> [SHORT PROBLEM A]
Count the lines of the records that contain the string "does", treating case as significant, and give only the number.

> [SUPPLIED PASSAGE]

□ □ □ □

Failing

Erika Petrelli
Erika Petrelli

Sometimes you fail at work.

Sometimes, it’s a loud and epic fail—like losing your company millions of dollars or insulting your biggest client or spearheading a product that flops. Those definitely suck, and sometimes cost you your job or your reputation.

But sometimes… and I think more often, the failure is much quieter. Sometimes, you fail to understand the importance of an issue with a co-worker. Sometimes, you fail to communicate a need properly. Sometimes, you fail to listen.

I fail all the time at work. I’ve occasionally had the big loud flopper fails… but most often, I fail in the quiet ones. Lately it seems I’ve had a bunch of those, and just recently one where my failure hit me square in my face as I watched the disappointment in the face of another. These are the failures you feel in your gut.

The thing I’ve noticed about those failures is they usually start with me becoming Very Defensive and Sure of My Rightness. As I get older, I am starting to realize that defensiveness is usually a clue that I’m actually quite wrong. Defensiveness is just my body’s initial fight against the inevitable need to confess that I messed up or that I don’t know or that I need help. And if I can identify that quickly and let my defensiveness go, then I can get to the apologizing and fixing much faster. Usually this plays out in the middle of the night… the 3:00 am restlessness where I have an inner fight in my mind, debating the half of my brain that Firmly Declares that I’ve Done Nothing Wrong with the half of my brain that urges me to Give It Up Already, You Know You Screwed Up.

□ □ □ □

> [DATA FOR THIS EXERCISE]
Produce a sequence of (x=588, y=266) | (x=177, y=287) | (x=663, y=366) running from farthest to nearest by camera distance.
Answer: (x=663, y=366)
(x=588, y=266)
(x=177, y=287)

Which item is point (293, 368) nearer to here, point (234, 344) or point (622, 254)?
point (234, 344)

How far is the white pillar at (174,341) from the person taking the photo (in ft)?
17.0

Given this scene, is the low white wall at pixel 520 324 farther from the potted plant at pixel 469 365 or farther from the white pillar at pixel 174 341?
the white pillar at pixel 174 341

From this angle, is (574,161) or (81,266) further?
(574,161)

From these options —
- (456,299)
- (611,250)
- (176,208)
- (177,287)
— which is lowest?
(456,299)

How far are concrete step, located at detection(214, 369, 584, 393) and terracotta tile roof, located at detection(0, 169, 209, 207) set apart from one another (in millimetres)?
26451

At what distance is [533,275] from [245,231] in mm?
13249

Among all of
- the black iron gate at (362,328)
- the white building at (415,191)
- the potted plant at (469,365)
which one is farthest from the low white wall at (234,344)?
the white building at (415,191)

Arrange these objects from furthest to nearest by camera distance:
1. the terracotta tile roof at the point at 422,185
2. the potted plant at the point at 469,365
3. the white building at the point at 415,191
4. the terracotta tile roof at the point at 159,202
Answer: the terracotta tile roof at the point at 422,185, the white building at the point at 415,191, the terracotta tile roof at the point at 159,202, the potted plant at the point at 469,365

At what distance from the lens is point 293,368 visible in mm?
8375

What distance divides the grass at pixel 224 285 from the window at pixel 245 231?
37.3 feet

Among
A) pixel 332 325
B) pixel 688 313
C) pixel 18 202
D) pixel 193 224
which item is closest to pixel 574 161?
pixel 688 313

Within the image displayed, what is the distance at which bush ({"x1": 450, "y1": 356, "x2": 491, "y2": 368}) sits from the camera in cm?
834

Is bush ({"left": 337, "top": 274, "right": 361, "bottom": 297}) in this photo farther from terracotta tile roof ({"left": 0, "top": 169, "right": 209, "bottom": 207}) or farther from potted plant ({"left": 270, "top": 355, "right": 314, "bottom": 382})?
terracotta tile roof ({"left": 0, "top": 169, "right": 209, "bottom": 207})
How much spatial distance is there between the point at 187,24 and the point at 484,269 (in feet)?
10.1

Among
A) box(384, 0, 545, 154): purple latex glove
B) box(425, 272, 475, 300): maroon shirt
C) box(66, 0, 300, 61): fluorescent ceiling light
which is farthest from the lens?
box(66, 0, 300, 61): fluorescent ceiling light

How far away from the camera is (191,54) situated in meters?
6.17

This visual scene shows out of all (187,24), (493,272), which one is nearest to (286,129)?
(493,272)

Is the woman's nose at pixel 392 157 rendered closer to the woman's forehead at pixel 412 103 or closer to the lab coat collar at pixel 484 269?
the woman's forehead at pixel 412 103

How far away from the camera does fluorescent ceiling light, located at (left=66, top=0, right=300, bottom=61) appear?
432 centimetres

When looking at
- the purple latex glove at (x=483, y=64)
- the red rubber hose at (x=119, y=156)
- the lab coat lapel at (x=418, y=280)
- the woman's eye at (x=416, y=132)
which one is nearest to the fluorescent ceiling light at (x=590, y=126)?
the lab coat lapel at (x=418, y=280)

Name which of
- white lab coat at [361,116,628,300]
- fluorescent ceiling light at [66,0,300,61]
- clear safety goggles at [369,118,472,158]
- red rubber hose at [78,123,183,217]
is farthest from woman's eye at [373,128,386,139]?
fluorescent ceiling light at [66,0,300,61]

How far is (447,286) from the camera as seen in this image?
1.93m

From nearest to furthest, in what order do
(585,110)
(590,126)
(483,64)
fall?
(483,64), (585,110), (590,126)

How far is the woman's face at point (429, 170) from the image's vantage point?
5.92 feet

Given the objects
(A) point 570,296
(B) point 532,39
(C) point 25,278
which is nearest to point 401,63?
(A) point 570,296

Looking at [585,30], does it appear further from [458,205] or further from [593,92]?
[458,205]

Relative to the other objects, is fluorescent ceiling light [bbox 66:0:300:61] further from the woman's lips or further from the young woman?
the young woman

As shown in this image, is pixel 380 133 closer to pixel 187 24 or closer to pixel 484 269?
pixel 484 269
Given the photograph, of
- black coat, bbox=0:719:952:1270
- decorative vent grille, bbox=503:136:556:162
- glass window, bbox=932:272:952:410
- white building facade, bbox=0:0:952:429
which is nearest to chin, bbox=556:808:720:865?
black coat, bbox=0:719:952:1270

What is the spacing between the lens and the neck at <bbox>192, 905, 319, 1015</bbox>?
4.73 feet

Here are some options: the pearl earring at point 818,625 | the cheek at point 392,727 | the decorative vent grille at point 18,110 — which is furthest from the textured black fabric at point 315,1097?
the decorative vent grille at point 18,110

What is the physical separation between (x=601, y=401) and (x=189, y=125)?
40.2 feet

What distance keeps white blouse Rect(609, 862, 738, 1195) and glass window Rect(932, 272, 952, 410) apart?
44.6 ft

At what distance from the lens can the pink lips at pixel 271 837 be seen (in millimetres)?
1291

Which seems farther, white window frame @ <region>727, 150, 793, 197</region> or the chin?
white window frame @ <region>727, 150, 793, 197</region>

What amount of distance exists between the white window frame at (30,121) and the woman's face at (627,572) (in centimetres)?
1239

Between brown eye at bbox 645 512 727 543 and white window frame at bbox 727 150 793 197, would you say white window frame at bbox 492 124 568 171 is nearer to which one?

□ □ □ □

> [SHORT PROBLEM B]
For each statement below, say whether the passage on failing at work agrees with it. Answer yes or no, and quote the words from the passage that decide it.
(i) Loud failures can cost you your job or your reputation.
(ii) The writer sees defensiveness as a sign of being right.
(iii) The writer's inner debate usually takes place during the workday.

> [EXERCISE SOLUTION A]
2

> [EXERCISE SOLUTION B]
(i) Yes: "sometimes cost you your job or your reputation."
(ii) No: "defensiveness is usually a clue that I’m actually quite wrong."
(iii) No: "Usually this plays out in the middle of the night"